Saw a couple of films on TCM. I don't actually think I'd ever seen Laurel & Hardy's celebrated short THE MUSIC BOX (1932), so I caught that. It was amusing and I laughed out loud at least once. But not quite the brilliant masterpiece it's considered (nice that the boys got an Oscar though). It's also funny to see hottie hot hot hot Rose McGowan talking L&H with Robert Osbourne before the movie (almost as amusing as the movie!). Also saw the Nazi-era German TITANIC (1943). This was fascinating. Highly recommended. And James Cameron must have seen this before making his film: it has a shipboard romance (with a very Arian blonde chick!), stolen jewels, and a more accurate sinking than the other pre-Cameron versions. The propaganda is waist deep: those arrogant British! That rich conniving John Jacob Astor! Look at the one German officer: he saves the little girl. Despite all of this or because of it: keep an eye out for this movie when it comes back around. Also saw the silent documentary GRASS (1925). This was a well-structured film about the trek to green pastures by a nomadic tribe in Iran. The first third you get to know the people, the centerpiece is a battle across the rapids of the Karun river (a highlight), and the climax the climbing of the Zardeh Kuh mountains in Turkey/Persia and descent on the other side. Might only warrant one viewing but worthwhile. Great score was put to the film too.
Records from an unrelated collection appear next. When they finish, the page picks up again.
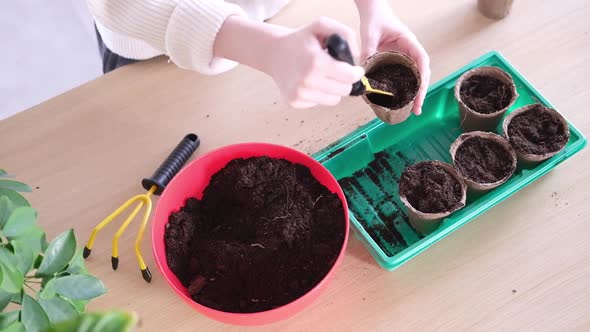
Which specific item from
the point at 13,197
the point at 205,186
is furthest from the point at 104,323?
the point at 205,186

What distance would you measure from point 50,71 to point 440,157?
123 cm

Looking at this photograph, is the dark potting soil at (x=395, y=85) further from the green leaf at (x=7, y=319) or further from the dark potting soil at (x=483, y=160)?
the green leaf at (x=7, y=319)

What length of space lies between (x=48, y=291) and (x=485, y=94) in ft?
2.22

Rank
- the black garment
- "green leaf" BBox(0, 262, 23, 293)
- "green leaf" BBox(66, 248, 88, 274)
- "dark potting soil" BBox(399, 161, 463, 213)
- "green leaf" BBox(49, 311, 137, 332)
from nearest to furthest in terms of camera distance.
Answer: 1. "green leaf" BBox(49, 311, 137, 332)
2. "green leaf" BBox(0, 262, 23, 293)
3. "green leaf" BBox(66, 248, 88, 274)
4. "dark potting soil" BBox(399, 161, 463, 213)
5. the black garment

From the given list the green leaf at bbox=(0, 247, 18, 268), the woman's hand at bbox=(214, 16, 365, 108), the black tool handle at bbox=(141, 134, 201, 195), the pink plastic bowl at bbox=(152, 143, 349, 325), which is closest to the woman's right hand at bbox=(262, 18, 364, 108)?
the woman's hand at bbox=(214, 16, 365, 108)

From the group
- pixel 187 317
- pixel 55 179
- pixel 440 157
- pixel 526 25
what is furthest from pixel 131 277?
pixel 526 25

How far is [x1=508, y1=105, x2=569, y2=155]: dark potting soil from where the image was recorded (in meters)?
0.77

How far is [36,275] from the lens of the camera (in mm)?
500

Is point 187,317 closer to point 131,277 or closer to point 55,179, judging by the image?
point 131,277

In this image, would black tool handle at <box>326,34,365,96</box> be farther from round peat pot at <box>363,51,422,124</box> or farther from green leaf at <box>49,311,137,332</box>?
green leaf at <box>49,311,137,332</box>

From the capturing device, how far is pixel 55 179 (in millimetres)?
836

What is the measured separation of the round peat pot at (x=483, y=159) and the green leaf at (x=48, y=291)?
542 millimetres

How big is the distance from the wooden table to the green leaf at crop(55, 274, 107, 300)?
23 centimetres

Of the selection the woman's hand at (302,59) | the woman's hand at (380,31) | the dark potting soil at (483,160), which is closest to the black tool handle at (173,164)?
the woman's hand at (302,59)
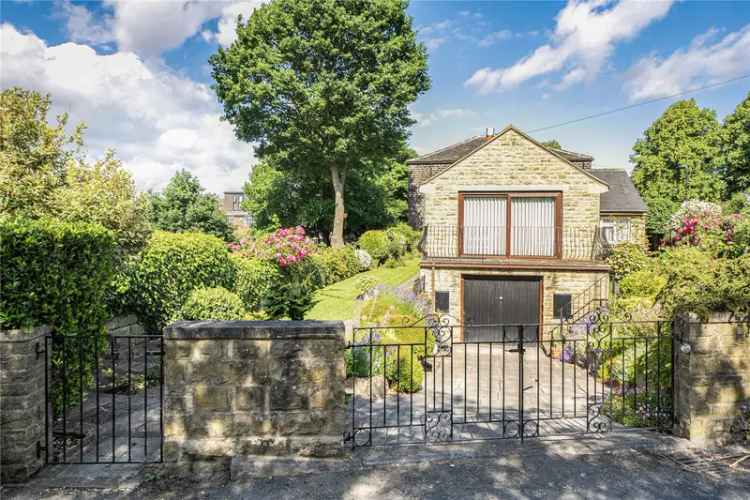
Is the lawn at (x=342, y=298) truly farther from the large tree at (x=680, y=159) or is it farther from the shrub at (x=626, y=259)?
the large tree at (x=680, y=159)

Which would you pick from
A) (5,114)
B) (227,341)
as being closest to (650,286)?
(227,341)

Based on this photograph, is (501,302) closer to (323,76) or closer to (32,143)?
(323,76)

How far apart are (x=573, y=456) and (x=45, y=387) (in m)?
5.51

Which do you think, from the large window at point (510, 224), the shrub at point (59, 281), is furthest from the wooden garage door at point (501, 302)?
the shrub at point (59, 281)

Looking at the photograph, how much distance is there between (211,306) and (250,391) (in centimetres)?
472

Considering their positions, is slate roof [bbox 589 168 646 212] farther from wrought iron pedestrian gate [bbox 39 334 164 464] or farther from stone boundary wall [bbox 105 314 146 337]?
wrought iron pedestrian gate [bbox 39 334 164 464]

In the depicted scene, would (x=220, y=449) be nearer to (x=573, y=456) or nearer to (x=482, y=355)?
(x=573, y=456)

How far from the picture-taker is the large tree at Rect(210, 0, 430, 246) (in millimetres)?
19828

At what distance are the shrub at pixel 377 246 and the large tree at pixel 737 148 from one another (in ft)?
75.0

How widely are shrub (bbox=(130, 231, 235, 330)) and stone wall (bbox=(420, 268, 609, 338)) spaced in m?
6.63

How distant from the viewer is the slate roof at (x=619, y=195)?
690 inches

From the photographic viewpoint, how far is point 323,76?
65.3 ft

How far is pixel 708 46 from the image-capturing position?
436 inches

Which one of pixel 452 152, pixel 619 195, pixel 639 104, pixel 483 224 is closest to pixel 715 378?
pixel 483 224
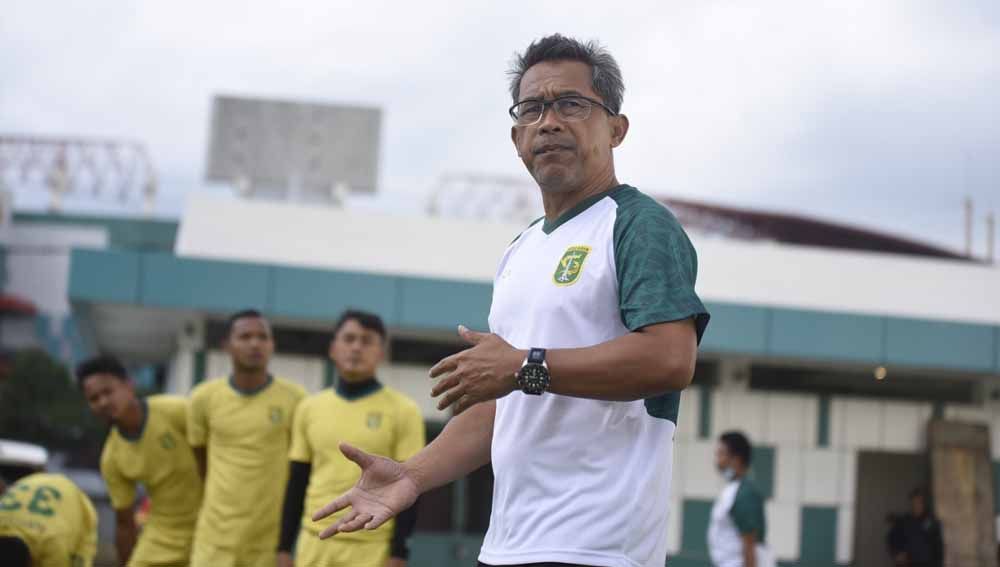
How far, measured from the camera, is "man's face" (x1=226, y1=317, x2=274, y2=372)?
Answer: 7.34m

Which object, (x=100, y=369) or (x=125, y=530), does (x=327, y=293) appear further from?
(x=100, y=369)

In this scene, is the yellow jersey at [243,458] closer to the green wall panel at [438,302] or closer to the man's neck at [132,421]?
the man's neck at [132,421]

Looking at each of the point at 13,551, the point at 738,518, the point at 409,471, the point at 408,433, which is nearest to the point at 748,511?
the point at 738,518

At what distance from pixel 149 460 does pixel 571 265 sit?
5.48 m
I also rented the 1965 version of TEN LITTLE INDIANS, as I'd never seen it. It was pretty decent. Rather than a remote island, it's set on a remote snowy mountaintop. The acting is good and the story holds up. Shirley Eaton, a year after GOLDFINGER is on display in various states of undress. A ** 1/2 star outing. I wonder when we'll get another version: it's been almost 20 years since the last one.